- Directed by: R. J. Prasad
- Written by: R. J. Prasad
- Produced by: A. Salim A. Sajneer
- Starring: Shakeela Vipin Roy Abin John
- Cinematography: R. J. Prasad
- Edited by: K. R. Bose
- Music by: Mano Bhaskar
- Production company: Miyami Productions
- Distributed by: Miyami
- Release date: 10 March 2000;
- Running time: 110 minutes
- Country: India
- Language: Malayalam
- Budget: ₹12 lakh
- Box office: ₹4 crore

= Kinnara Thumbikal =

Kinnara Thumbikal ('Lovelorn dragonflies') is a 2000 Indian low-budget erotic film written, directed, and filmed by R. J. Prasad. It stars Shakeela in the lead role. The film was dubbed in more than six Indian languages. It was a major commercial success, grossing ₹4 crore at the box office against a budget of ₹12 lakh. The success of Kinnarathumbigal would go on to pioneer a new wave of low-budget Malayalam softcore porn films in Kerala.

==Plot==
 The setting of the story is a cold hilly village in Kerala, rich with tea plantation. Gopu is a boy who stays with his aunt Janaki, who is a tea plantation worker and her daughter, Devu. Janaki's co worker, Dakshayani is the first contact neighbor of the family. Dakshayani, is in an open relationship with the supervisor of the plantation.

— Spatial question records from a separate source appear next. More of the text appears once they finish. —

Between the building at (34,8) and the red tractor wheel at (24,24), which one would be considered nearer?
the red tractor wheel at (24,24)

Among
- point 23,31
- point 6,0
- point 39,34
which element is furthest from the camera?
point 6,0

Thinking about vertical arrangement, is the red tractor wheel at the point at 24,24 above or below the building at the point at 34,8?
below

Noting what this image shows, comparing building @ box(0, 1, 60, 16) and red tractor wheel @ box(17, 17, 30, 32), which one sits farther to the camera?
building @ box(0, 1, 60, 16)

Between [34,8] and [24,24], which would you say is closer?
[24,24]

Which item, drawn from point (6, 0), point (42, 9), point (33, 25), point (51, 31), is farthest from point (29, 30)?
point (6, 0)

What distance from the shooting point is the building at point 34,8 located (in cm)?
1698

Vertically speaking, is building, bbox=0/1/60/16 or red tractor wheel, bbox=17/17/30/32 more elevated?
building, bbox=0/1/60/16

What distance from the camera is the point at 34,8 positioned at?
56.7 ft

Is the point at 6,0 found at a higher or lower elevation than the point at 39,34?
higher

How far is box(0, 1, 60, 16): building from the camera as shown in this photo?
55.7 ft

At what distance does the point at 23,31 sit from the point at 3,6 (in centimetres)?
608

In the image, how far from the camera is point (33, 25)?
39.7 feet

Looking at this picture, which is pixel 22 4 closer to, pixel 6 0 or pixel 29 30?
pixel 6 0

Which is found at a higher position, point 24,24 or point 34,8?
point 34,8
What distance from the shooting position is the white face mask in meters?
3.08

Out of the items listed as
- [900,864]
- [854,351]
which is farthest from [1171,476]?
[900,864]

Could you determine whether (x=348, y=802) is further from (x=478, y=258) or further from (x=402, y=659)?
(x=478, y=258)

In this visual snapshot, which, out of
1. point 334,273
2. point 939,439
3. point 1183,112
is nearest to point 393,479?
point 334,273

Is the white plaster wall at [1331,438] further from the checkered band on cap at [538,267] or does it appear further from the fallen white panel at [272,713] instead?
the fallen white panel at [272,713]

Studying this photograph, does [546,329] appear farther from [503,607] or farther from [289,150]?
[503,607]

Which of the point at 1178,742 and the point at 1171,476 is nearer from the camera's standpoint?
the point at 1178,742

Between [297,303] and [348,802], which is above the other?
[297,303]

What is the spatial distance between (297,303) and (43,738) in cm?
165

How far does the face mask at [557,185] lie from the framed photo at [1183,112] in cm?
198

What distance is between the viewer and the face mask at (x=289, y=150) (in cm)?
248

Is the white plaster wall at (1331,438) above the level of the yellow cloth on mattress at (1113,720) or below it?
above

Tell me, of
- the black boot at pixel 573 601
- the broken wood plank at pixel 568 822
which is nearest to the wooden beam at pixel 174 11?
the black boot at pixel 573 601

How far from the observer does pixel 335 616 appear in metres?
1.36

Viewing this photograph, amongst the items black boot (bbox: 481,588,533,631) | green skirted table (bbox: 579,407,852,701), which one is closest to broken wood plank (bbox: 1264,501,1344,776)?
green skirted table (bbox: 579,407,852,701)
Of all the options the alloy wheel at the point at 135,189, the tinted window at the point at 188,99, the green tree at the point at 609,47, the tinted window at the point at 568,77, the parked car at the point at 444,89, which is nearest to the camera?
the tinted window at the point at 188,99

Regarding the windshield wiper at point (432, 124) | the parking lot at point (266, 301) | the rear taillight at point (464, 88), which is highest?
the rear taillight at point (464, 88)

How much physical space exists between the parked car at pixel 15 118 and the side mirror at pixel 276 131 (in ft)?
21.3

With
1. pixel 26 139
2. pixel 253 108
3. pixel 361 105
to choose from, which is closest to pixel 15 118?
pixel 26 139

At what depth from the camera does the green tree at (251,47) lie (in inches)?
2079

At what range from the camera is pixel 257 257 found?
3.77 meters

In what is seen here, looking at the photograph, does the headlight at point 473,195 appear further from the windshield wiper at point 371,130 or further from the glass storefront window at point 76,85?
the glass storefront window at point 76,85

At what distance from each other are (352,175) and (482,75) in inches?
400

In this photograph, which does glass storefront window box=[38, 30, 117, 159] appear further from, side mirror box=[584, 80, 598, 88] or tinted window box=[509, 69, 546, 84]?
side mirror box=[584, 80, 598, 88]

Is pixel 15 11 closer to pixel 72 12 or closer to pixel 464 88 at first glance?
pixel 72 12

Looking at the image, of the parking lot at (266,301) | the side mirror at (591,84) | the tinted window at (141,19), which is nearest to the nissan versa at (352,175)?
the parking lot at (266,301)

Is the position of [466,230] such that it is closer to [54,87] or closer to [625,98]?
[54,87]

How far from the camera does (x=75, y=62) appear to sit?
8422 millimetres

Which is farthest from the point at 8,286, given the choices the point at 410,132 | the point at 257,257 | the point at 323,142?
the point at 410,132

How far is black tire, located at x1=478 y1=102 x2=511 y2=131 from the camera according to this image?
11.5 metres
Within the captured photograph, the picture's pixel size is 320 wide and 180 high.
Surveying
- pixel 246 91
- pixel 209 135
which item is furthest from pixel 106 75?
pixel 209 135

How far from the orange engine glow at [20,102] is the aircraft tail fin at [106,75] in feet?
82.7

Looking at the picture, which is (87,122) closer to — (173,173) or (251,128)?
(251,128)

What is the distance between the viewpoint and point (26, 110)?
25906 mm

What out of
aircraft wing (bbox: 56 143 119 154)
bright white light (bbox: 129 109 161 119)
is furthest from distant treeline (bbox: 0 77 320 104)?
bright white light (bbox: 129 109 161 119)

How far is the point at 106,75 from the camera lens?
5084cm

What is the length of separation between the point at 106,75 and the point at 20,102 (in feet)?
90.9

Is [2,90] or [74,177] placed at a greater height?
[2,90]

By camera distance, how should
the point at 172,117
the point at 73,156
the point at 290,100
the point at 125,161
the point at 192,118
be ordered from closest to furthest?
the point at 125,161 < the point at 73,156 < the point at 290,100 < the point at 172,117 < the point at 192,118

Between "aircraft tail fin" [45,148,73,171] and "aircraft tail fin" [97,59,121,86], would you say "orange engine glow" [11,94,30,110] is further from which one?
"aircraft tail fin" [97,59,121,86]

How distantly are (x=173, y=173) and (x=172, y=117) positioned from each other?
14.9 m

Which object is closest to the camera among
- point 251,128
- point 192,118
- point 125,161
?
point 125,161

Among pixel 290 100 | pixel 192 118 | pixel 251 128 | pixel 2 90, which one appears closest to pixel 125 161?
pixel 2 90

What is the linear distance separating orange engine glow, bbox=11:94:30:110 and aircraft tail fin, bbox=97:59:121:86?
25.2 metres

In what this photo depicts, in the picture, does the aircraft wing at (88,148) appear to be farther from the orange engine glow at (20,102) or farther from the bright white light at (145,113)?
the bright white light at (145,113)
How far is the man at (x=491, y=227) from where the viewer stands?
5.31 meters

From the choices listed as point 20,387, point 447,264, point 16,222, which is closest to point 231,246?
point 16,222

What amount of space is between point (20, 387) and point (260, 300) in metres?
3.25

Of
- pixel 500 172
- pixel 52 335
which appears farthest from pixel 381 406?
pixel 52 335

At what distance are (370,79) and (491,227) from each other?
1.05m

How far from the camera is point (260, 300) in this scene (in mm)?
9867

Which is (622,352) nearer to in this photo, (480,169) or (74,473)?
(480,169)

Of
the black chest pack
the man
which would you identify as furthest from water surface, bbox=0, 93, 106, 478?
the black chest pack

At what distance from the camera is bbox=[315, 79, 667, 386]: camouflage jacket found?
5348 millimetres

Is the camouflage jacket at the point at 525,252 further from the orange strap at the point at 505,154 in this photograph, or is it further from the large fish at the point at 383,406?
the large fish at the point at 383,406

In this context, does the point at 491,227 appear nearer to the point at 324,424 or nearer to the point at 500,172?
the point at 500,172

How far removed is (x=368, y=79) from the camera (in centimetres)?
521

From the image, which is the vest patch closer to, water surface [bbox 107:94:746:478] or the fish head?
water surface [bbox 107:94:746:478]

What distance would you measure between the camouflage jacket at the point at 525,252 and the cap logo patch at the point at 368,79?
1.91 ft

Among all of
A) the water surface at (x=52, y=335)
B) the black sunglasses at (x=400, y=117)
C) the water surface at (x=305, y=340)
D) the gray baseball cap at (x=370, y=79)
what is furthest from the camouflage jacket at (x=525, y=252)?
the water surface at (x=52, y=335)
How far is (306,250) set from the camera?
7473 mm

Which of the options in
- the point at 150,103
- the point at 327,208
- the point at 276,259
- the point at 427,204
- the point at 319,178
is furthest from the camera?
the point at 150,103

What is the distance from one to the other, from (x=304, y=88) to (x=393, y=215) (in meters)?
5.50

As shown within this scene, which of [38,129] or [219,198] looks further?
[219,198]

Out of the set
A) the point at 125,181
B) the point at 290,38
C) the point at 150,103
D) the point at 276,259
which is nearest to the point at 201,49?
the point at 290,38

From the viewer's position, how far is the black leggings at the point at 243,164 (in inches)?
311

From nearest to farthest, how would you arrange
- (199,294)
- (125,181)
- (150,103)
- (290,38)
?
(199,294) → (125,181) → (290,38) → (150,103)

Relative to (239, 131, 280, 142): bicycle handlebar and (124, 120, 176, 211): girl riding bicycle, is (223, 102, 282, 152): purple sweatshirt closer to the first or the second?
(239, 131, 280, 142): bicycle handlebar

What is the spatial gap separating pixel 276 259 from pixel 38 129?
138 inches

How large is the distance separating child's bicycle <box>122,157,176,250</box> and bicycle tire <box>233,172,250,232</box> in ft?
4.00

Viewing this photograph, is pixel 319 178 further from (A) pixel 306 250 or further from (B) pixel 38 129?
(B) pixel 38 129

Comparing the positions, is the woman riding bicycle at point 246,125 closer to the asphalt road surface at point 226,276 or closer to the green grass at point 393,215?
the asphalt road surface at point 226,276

Janaki is looking for a suitable groom for Devu. However, the supervisor, who is interested in Devu, blocks the possible alliances for her. Dakshayani, being a woman with strong physical needs, tries to seduce Gopu, yet he eludes her grasp. From Dakshayani, Gopu learns that since Devu is his aunt's daughter, there is a possibility of marrying her, even though Devu is older than Gopu. Gradually, Gopu's mind gets infatuated towards Devu. Soon Gopu realizes that Devu is interested in her as well. Gopu and Devu finally find love. They roam as a couple in the landscapes of the village. When everything goes as planned, Janaki catches Gopu and Devu making love. Janaki expels Gopu from her home.

Meanwhile, supervisor finds his own ways to abduct Devu and make her his wife. The supervisor is very adamant about marrying Devu. Gopu finds home in Dakshayani's house. Will Gopu reunite with the love of his life ? Will he meet his ambition of having Devu on his side? The movie ends with a bittersweet note.

==Cast==
- Shakeela as Dakshyani
- Hema as Devu
- Salim Kumar as tea shop owner
- Aravind M S as tea shop waiter
- Kuttyedathi Vilasini as Janaki
- Thodupuzha Vasanthi
- Vipin Roy as Gopu (voiceover by Jayan Cherthala)
- Sanju
- Kothiyan as Sanju's cousin

== Production ==
The film was given an adult certificate despite having less intimate scenes than other films, which were not A-rated.

==Soundtrack==
The film features one song titled "Kinnaarathumbikal" composed by Mano Bhaskar, written by Sreekumaran Thampi and sung by K. S. Chithra.

==Reception==
The film was a major commercial success at the box office. Made on a budget of ₹12 lakh, the film grossed ₹4 crore at theatres. Its success triggered a series of similar low budget softporn films being produced in Malayalam cinema. According to Shakeela, she initially didn't register that the film was a success as she didn't understand Malayalam at the time, but knew something had changed as she was approached for autographs.